KORTE OPDRACHT A
Neem hieronder uit de rijen elke rij over waarin de tekenreeks "What" voorkomt.

GEGEVEN FRAGMENT
De rechtbank oordeelt dat de minister ten onrechte heeft bepaald dat eiser naar Roemenië moet terugkeren, aangezien het hier gaat om een verwijderingsbesluit en niet om een terugkeerbesluit. De rechtbank laat het bestreden besluit voor het overige in stand, omdat de minister terecht heeft vastgesteld dat eiser geen rechtmatig verblijf meer heeft. De rechtbank concludeert dat de verwijderingsmaatregel niet onduidelijk is en dat de minister niet verplicht was om een belangenafweging te maken bij het vaststellen van de vertrektermijn. Eiser heeft geen concrete feiten aangedragen die een langere vertrektermijn rechtvaardigen.

De rechtbank verklaart het beroep gegrond, vernietigt het bestreden besluit voor zover het de terugkeer naar Roemenië betreft, en laat het besluit voor de rest in stand. Eiser moet Nederland verlaten binnen de gestelde termijn. De rechtbank wijst ook op de proceskostenvergoeding van € 1.814,- aan eiser, en verklaart het verzoek om een voorlopige voorziening niet-ontvankelijk, nu er uitspraak is gedaan in het beroep.

Uitspraak

RECHTBANK DEN HAAG
Bestuursrecht
zaaknummers: NL25.662 (beroep) en NL25.664 (voorlopige voorziening)
uitspraak van de enkelvoudige kamer en de voorzieningenrechter in de zaken tussen
[eiser], V-nummer: [v-nummer] , eiser/verzoeker (hierna: eiser)
(gemachtigde: mr. A.M.V. Bandhoe),
en

de minister van Asiel en Migratie, verweerder

(gemachtigde: Ch. R. Vink).

Inleiding

1.1.
In deze uitspraak beoordeelt de rechtbank het beroep van eiser tegen verweerders vaststelling dat hij geen rechtmatig verblijf meer heeft in Nederland op grond van het Unierecht. Verweerder heeft dit vastgesteld in het primaire besluit van 10 september 2024. Met het bestreden besluit van 18 december 2024 op het bezwaar van eiser is verweerder bij dat besluit gebleven. Ook beoordeelt de voorzieningenrechter in deze uitspraak het verzoek van eiser om een voorlopige voorziening.
1.2.
Verweerder heeft op het beroep gereageerd met een verweerschrift.
1.3.
De rechtbank heeft partijen laten weten dat zij een zitting niet nodig vindt en heeft gevraagd of partijen het daarmee eens zijn. Omdat partijen daarna niet om een zitting hebben gevraagd, heeft de rechtbank het onderzoek gesloten en de zaak niet behandeld op een zitting. [1]

Beoordeling door de rechtbank

Waar gaat deze zaak over?

MATERIAAL BIJ OPDRACHT
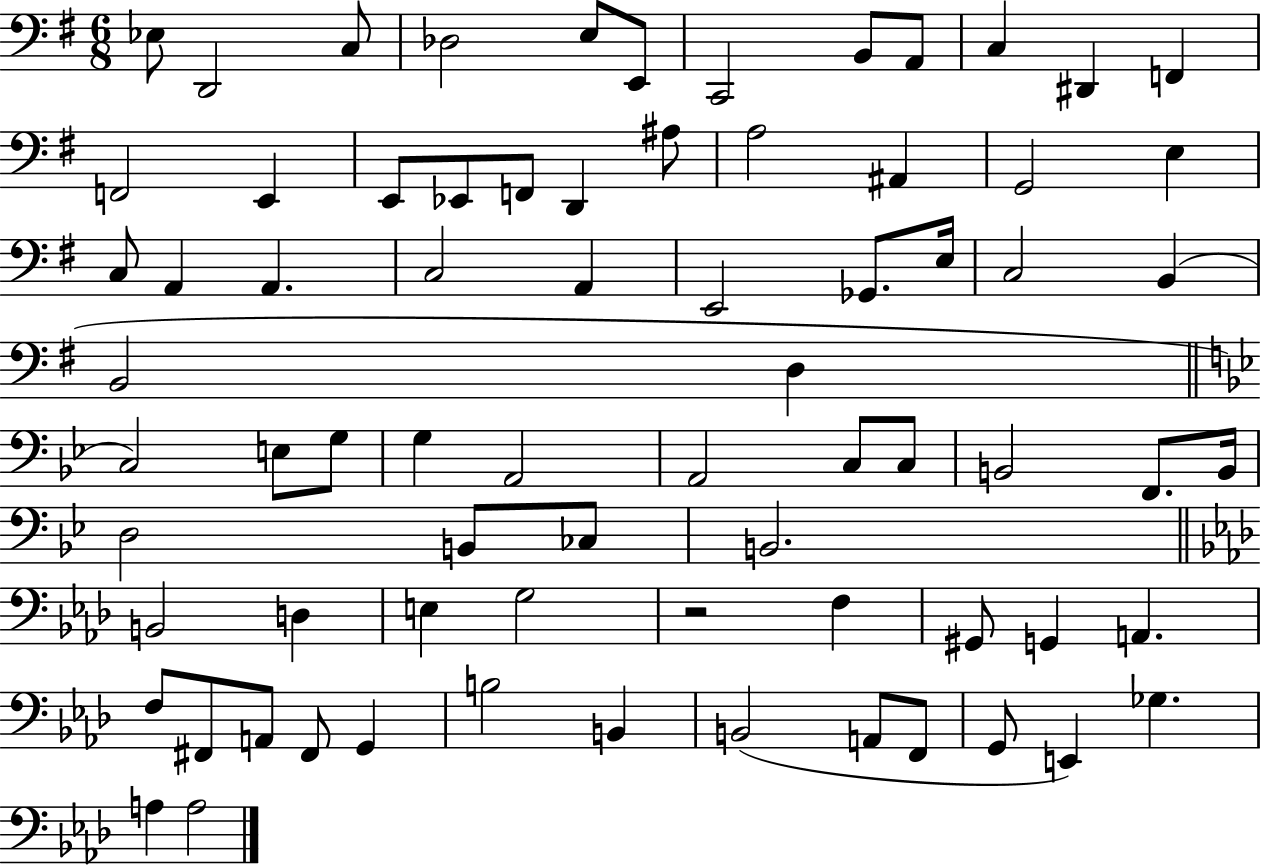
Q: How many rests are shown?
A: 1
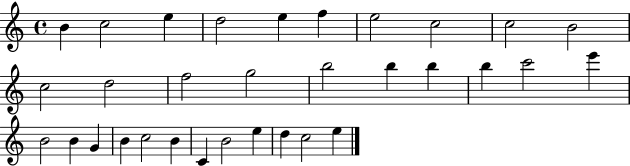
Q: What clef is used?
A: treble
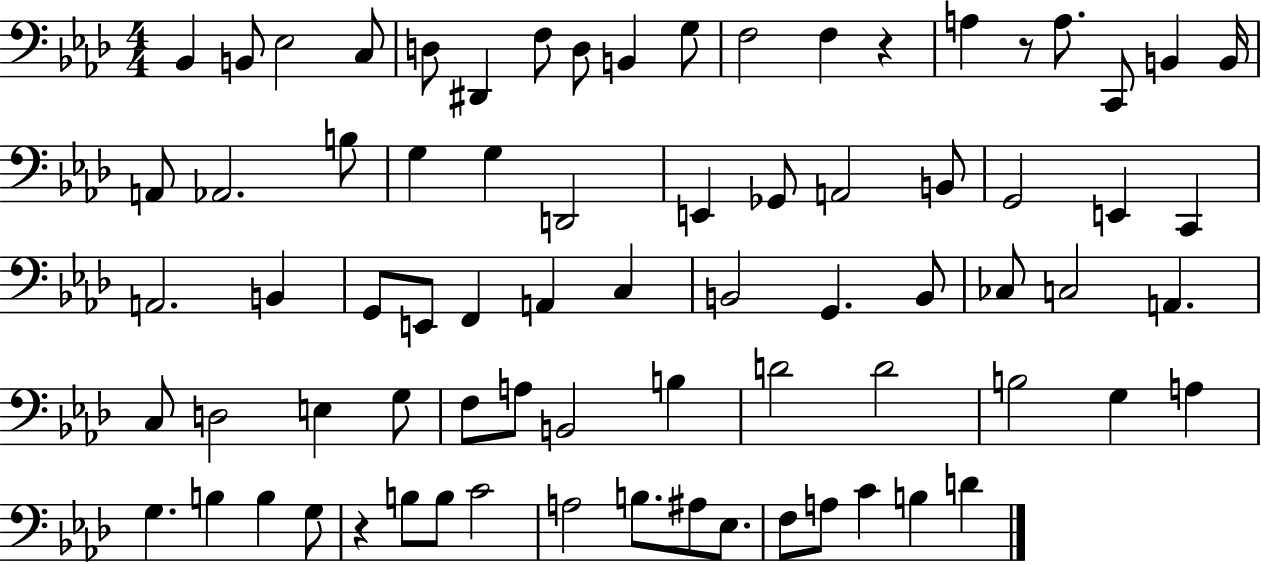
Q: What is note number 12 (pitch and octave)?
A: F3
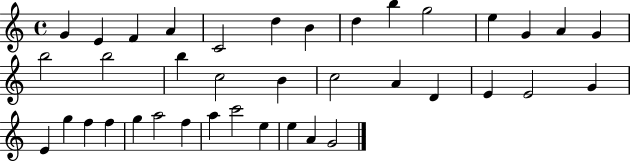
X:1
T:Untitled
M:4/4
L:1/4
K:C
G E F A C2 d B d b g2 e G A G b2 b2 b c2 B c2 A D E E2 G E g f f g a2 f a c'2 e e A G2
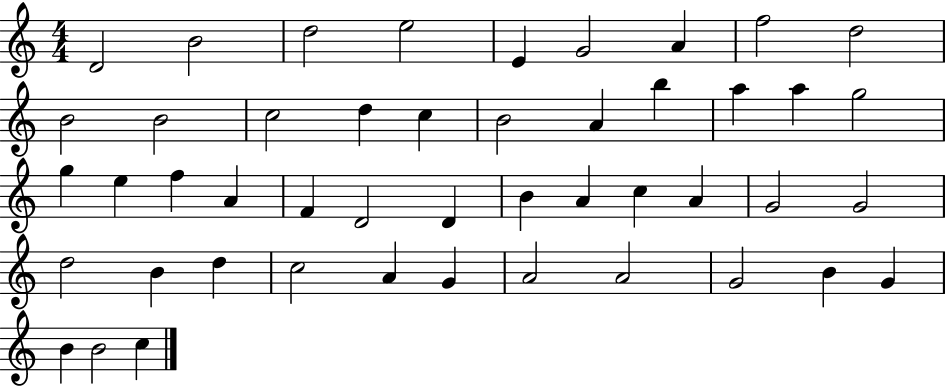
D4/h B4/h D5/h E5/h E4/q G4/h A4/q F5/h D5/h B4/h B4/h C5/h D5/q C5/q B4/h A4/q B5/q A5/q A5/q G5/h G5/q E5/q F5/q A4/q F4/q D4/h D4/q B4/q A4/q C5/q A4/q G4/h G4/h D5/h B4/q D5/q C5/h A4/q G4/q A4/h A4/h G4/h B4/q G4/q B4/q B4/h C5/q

KORTE OPDRACHT B
Schrijf de rechtbankuitspraak over het verblijfsrecht van eiser verder vanaf de laatste zin.

VERWACHT ANTWOORD A
Q: What clef is used?
Q: What is note number 12 (pitch and octave)?

VERWACHT ANTWOORD B
2. Eiser heeft de Roemeense nationaliteit en is geboren op [datum] 1995. Eiser stelt in 2020 naar Nederland te zijn gekomen en hier tussen 2020 en 2024 te hebben gewerkt.
2.1.
Eiser heeft sinds mei 2024 niet meer gewerkt, leidt een zwervend bestaan en is meerdere malen in aanraking gekomen met de politie vanwege het plegen van overlast op straat. Hierdoor is twijfel ontstaan of eiser genoeg middelen heeft om van te leven en is onderzocht of eiser voldoet aan de voorwaarden voor rechtmatig verblijf. Verweerder heeft geconcludeerd dat eiser niet voldoet aan de voorwaarden voor rechtmatig verblijf die gelden voor Unieburgers na de vrije termijn van drie maanden. [2] Eiser verblijft langer dan drie maanden in Nederland, is werkloos en studeert niet. Niet is gebleken dat hij werkzoekend is en dat hij voldoende middelen van bestaan heeft. Verweerder heeft daarom aan eiser een verwijderingsmaatregel opgelegd. Verweerder heeft het belang van eiser om in Nederland te mogen verblijven afgewogen tegen het belang van de Staat, en heeft die belangenafweging in het nadeel van eiser laten uitvallen.
Wat vindt eiser in beroep?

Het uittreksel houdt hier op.